DenyHostsWentBad
A few months back a friend called me about a weird problem on the linux server that runs his small company. The symptoms were that incoming ssh and http connections were hanging indefinitely. This was pretty odd, as the machine had been working just fine for several years.
I tried logging in remotely, and observed the same behavior - my ssh connection was accepted, but then just hung. Logging in with 'ssh -v' was no more helpful.
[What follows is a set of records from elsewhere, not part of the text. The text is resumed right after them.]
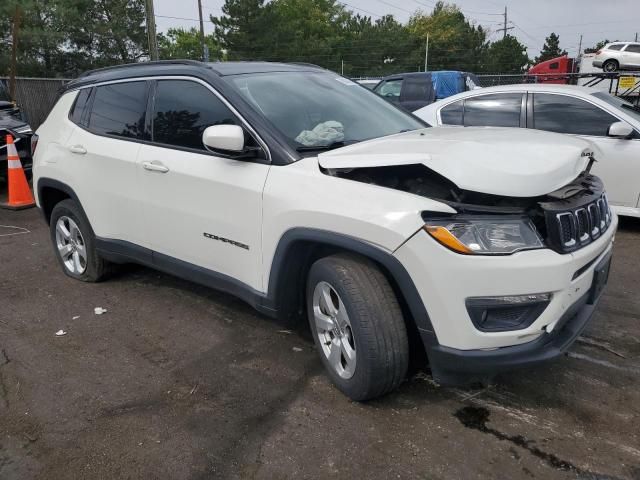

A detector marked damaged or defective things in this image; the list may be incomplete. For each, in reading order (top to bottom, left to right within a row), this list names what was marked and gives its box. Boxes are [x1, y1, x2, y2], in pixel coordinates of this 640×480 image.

crumpled hood [318, 127, 596, 197]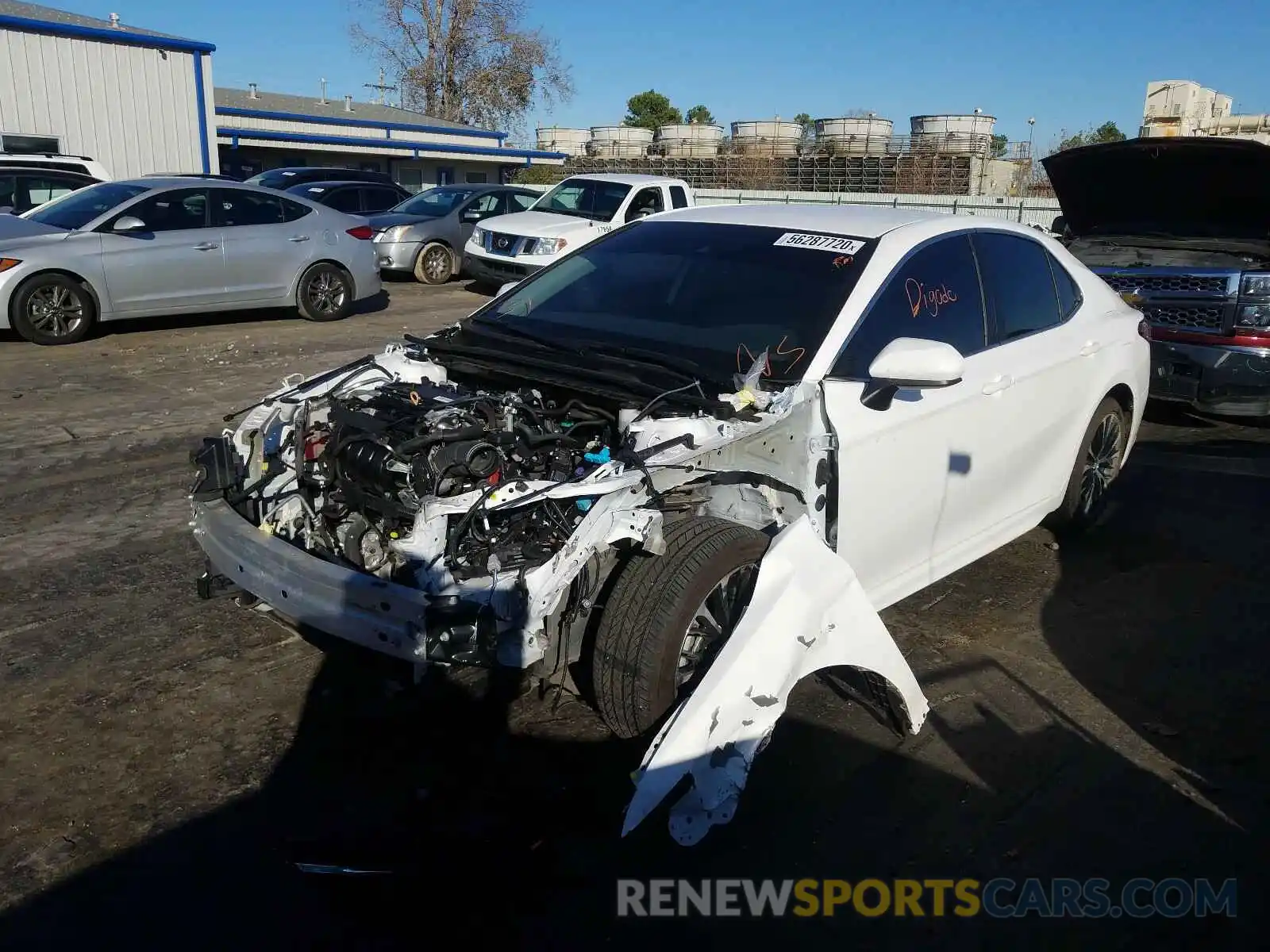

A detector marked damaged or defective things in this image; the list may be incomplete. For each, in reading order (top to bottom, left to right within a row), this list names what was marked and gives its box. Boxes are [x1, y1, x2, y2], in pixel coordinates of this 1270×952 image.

white damaged sedan [187, 205, 1153, 847]
crumpled white fender [619, 517, 929, 847]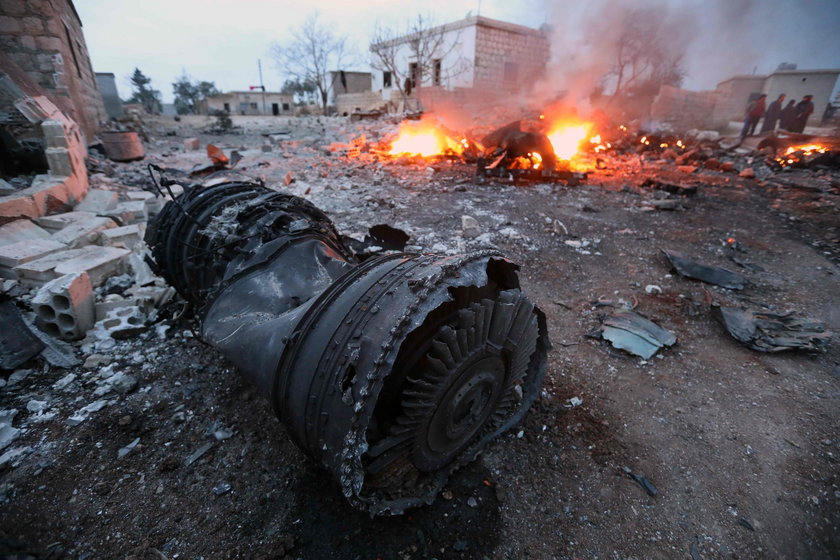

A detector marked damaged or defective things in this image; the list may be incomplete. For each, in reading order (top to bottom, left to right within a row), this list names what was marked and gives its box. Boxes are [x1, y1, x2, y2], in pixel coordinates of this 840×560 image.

broken wall [0, 0, 106, 140]
charred metal fragment [146, 177, 552, 516]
I suggested to my friend that he reboot the machine on the off chance it would come back alive, since I couldn't log in. No luck, the machine came back up with the same symptoms. I also walked him through starting another sshd on another port for me to attempt to long in - again, the same failure. He looked at the system logs and couldn't find anything suspicious to report. I did have him examine the top(1) output, which showed that every time someone attempted to ssh in, the child ssh process would start up and sit there consuming all the available cpu, indefinitely. My troubleshooting ideas were exhausted so we made plans for me to come in to the office and examine the machine myself the next day.
When I was finally in front of the system, I started doing the usual investigative work. I didn't see anything in the logs either, and I verified that every incoming ssh connection caused another child server process to be spawned that started sucking up cpu and not doing anything. The weirdest part was that the apache and sendmail were behaving exactly the same way - every incoming request spawned a new httpd or sendmail process that hung forever sucking cpu. I was completely stumped. Also, outgoing network traffic worked fine, for example I could ssh to external servers with no problems.
At this point my friend was ready to throw in the towel and rebuild the machine from scratch, but I persisted a bit longer. Perhaps, I thought, further instrumentation on sshd could provide an answer? I first tried setting the log level to DEBUG in /etc/ssh/sshd_config. That didn't reveal anything interesting. I then decided to try running strace on sshd. Since ssh forks child processes I knew I would need to tell strace to follow children. Here's the commandline I used: strace -o sshd.trace -ff -p PID
.
After launching that strace on the sshd pid, I tried to ssh in to the server from an external machine. Same hang result. I inspected the sshd.trace file and saw this:
27600 open("/etc/hosts.deny", O_RDONLY) = 4 27600 fstat(4, {st_mode=S_IFREG|0644, st_size=1087, ...}) = 0 27600 mmap(NULL, 4096, PROT_READ|PROT_WRITE, MAP_PRIVATE|MAP_ANONYMOUS, -1, 0) = 0x2a9556c000 27600 read(4, "#\n# hosts.deny\tThis file contain"..., 4096) = 1087
followed by thousands and thousands of lines of reads on /etc/hosts.deny. Huh? How could reading /etc/hosts.deny take so long?
Looking at the file revealed the answer. We'd were running denyhosts on this server to protect against brute-force ssh attempts. Somehow, denyhosts had gone haywire while writing entries to /etc/hosts.deny. Instead of hosts.deny being a few hundred K, it was 500MB! I looked at the file and found that the first few hundred lines were normal, but then the rest of it was garbage data. Every application built with tcpwrapper support was reading this corrupt file and then running off into the reeds trying to deal with way too much data. Result: hung incoming network connections.
Once we figured that out, it was a simple matter to fix the problem: First I cleared out /etc/hosts.deny. Then I cleared the bad data out of the denyhosts database files under /usr/share/denyhosts/data
to ensure that denyhosts wouldn't continue to stuff garbage into /etc/hosts.deny.
That fixed the problem, although I don't know what originally caused it, other than some random filesystem corruption possibly. This problem has never reappeared in the several months since it originally happened. The moral of the story is that strace is always a great idea when it comes to debugging weird hung process issues.